* **TASK DESCRIPTION**: Write out, word for word, only the lines from the one containing "candy-sunflower_sm" through the final line of the data.

* **DATA FOR ANALYSIS**:
··········

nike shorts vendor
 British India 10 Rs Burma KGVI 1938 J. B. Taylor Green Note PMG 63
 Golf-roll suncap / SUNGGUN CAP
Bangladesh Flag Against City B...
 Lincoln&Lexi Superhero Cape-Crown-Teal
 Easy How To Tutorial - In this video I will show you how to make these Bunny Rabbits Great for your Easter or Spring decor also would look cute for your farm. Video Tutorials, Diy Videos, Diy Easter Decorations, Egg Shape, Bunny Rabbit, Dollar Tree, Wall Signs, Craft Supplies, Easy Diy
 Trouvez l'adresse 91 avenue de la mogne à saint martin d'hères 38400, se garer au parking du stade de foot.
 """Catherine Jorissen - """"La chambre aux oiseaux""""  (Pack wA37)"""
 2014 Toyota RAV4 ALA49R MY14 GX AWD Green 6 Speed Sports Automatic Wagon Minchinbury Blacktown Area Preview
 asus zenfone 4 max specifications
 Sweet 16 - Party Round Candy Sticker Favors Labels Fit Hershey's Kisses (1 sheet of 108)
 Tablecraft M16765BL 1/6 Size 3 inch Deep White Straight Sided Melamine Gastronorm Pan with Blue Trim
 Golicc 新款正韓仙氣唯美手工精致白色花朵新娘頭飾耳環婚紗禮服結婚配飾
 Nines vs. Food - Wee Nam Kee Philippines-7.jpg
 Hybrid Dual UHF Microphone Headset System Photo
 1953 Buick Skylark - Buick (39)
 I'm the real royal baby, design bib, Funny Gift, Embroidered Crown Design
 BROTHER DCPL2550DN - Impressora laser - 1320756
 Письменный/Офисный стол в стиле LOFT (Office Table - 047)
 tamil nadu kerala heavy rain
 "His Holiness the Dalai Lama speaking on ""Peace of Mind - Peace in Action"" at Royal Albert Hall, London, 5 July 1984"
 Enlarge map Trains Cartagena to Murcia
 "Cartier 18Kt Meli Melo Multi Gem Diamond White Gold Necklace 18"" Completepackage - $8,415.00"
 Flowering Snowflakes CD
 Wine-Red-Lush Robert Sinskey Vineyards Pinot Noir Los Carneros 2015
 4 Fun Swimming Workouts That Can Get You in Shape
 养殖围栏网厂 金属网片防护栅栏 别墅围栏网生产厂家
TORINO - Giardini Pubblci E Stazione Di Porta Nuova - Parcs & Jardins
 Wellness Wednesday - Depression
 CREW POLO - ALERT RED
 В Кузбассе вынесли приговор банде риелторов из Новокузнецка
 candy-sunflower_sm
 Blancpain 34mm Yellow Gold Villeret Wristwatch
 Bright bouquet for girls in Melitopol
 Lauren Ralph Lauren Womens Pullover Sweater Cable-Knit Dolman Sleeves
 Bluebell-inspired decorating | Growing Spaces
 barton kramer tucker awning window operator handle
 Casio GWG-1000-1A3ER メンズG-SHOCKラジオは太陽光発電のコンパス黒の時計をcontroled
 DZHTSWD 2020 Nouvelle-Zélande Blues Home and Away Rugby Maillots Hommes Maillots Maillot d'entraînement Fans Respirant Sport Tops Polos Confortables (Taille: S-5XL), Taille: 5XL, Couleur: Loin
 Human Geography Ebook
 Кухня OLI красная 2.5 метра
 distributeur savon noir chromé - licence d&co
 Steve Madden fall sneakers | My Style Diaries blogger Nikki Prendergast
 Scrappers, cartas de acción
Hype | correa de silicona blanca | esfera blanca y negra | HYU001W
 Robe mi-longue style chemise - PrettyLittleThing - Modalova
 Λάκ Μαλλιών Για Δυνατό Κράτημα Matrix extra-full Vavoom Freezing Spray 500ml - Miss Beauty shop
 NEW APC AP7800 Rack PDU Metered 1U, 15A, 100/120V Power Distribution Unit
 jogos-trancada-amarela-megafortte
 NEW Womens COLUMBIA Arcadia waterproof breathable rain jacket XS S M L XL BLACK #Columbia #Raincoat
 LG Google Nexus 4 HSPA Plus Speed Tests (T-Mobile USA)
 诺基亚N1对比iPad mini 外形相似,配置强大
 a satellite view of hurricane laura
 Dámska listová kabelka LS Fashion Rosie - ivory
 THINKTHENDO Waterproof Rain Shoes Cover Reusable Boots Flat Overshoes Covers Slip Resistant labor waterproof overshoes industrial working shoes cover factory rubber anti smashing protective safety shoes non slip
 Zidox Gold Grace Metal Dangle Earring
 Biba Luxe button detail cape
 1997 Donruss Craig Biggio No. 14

··········

* **OUTPUT FOR THIS TASK**:
 candy-sunflower_sm
 Blancpain 34mm Yellow Gold Villeret Wristwatch
 Bright bouquet for girls in Melitopol
 Lauren Ralph Lauren Womens Pullover Sweater Cable-Knit Dolman Sleeves
 Bluebell-inspired decorating | Growing Spaces
 barton kramer tucker awning window operator handle
 Casio GWG-1000-1A3ER メンズG-SHOCKラジオは太陽光発電のコンパス黒の時計をcontroled
 DZHTSWD 2020 Nouvelle-Zélande Blues Home and Away Rugby Maillots Hommes Maillots Maillot d'entraînement Fans Respirant Sport Tops Polos Confortables (Taille: S-5XL), Taille: 5XL, Couleur: Loin
 Human Geography Ebook
 Кухня OLI красная 2.5 метра
 distributeur savon noir chromé - licence d&co
 Steve Madden fall sneakers | My Style Diaries blogger Nikki Prendergast
 Scrappers, cartas de acción
Hype | correa de silicona blanca | esfera blanca y negra | HYU001W
 Robe mi-longue style chemise - PrettyLittleThing - Modalova
 Λάκ Μαλλιών Για Δυνατό Κράτημα Matrix extra-full Vavoom Freezing Spray 500ml - Miss Beauty shop
 NEW APC AP7800 Rack PDU Metered 1U, 15A, 100/120V Power Distribution Unit
 jogos-trancada-amarela-megafortte
 NEW Womens COLUMBIA Arcadia waterproof breathable rain jacket XS S M L XL BLACK #Columbia #Raincoat
 LG Google Nexus 4 HSPA Plus Speed Tests (T-Mobile USA)
 诺基亚N1对比iPad mini 外形相似,配置强大
 a satellite view of hurricane laura
 Dámska listová kabelka LS Fashion Rosie - ivory
 THINKTHENDO Waterproof Rain Shoes Cover Reusable Boots Flat Overshoes Covers Slip Resistant labor waterproof overshoes industrial working shoes cover factory rubber anti smashing protective safety shoes non slip
 Zidox Gold Grace Metal Dangle Earring
 Biba Luxe button detail cape
 1997 Donruss Craig Biggio No. 14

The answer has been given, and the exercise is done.